Usando le informazioni ▸
**a.** Secondo l'estratto, in quale classe devono essere come minimo i pannelli a base di legno per i livelli di formaldeide?
**b.** Trascrivi dall'estratto il passo che comincia con "A limitato impatto" e prosegue fino a "livelli di formaldeide.".

Le nuove generazioni amano sempre di più vivere green: rispettano l’ambiente; hanno tendenze meno consumistiche; riciclano; praticano l’economia circolare e la second hand economy. Anche la gran parte delle nuove cucine è attenta all’ambiente e alla salute di chi ne deve fare uso in casa o in luogo di lavoro.
Si scelgono sempre più materiali che non vengono trattati in modo chimico, preferibilmente naturali, spesso riciclabili e rinnovabili. L’ecologia è un indirizzo di vita sempre più comune e diffuso. L’acquirente è attento a comprare in modo ecosostenibile.
A limitato impatto ambientale è il pannello ecologico, che si distingue per essere indeformabile, solido e compatto. Si usa per realizzare rivestimenti, mobili, pareti, allestimenti ignifughi. Materiali siffatti contribuiscono ad evitare di abbattere centinaia di alberi. Entrano in azione processi a basso consumo di energia. Si realizzano prodotti interamente con legno riciclabile derivante da trucioli, da mobili vecchi, da pellets, da legno da potatura degli alberi, da rami, da cassette da frutta.
Il pannello ecologico è il truciolare con minore emissione di formaldeide. Come prevede la legge, i pannelli a base di legno, devono essere almeno in classe E1 per i livelli di formaldeide.

Voci estratte ▸
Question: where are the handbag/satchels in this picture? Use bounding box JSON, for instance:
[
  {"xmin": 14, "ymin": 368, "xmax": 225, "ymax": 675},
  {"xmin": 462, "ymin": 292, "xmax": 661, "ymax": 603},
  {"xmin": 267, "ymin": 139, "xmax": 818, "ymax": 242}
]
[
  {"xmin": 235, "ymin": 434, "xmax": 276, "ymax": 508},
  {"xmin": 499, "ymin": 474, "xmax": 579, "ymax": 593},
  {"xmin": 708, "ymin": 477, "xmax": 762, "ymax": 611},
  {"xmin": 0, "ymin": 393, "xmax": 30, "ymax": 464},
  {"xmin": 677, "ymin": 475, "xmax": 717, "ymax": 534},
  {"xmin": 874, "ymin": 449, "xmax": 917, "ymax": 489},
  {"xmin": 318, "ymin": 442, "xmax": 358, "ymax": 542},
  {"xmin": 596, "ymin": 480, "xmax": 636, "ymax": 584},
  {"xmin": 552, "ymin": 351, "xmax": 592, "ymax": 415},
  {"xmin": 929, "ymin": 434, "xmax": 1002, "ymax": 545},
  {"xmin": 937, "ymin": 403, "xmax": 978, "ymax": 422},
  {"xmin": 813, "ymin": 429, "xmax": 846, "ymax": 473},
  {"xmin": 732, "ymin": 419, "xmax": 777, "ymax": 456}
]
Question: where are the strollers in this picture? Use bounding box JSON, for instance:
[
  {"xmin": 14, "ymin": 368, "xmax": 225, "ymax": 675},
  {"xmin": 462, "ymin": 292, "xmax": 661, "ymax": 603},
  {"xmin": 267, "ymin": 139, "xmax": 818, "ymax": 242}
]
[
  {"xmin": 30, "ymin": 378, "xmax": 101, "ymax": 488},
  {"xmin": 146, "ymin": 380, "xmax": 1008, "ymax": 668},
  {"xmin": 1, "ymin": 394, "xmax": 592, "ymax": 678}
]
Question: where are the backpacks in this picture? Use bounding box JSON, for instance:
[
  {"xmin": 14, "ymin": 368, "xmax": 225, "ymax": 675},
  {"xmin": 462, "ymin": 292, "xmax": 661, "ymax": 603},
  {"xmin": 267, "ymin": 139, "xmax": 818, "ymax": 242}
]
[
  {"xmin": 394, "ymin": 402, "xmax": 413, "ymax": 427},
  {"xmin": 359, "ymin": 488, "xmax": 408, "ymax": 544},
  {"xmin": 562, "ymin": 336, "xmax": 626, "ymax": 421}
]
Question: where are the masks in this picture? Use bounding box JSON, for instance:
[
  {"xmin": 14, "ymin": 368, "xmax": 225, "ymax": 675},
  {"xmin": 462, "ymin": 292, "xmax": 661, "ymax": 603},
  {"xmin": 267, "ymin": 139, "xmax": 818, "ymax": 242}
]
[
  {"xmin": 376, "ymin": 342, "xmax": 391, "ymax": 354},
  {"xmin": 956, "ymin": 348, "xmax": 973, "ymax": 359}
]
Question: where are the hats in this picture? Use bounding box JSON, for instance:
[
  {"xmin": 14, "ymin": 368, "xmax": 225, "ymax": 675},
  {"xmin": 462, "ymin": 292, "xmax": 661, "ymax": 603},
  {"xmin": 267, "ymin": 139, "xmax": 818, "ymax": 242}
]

Risposte ai problemi ▸
**a.** Almeno in classe E1.

**b.**
A limitato impatto ambientale è il pannello ecologico, che si distingue per essere indeformabile, solido e compatto. Si usa per realizzare rivestimenti, mobili, pareti, allestimenti ignifughi. Materiali siffatti contribuiscono ad evitare di abbattere centinaia di alberi. Entrano in azione processi a basso consumo di energia. Si realizzano prodotti interamente con legno riciclabile derivante da trucioli, da mobili vecchi, da pellets, da legno da potatura degli alberi, da rami, da cassette da frutta.
Il pannello ecologico è il truciolare con minore emissione di formaldeide. Come prevede la legge, i pannelli a base di legno, devono essere almeno in classe E1 per i livelli di formaldeide.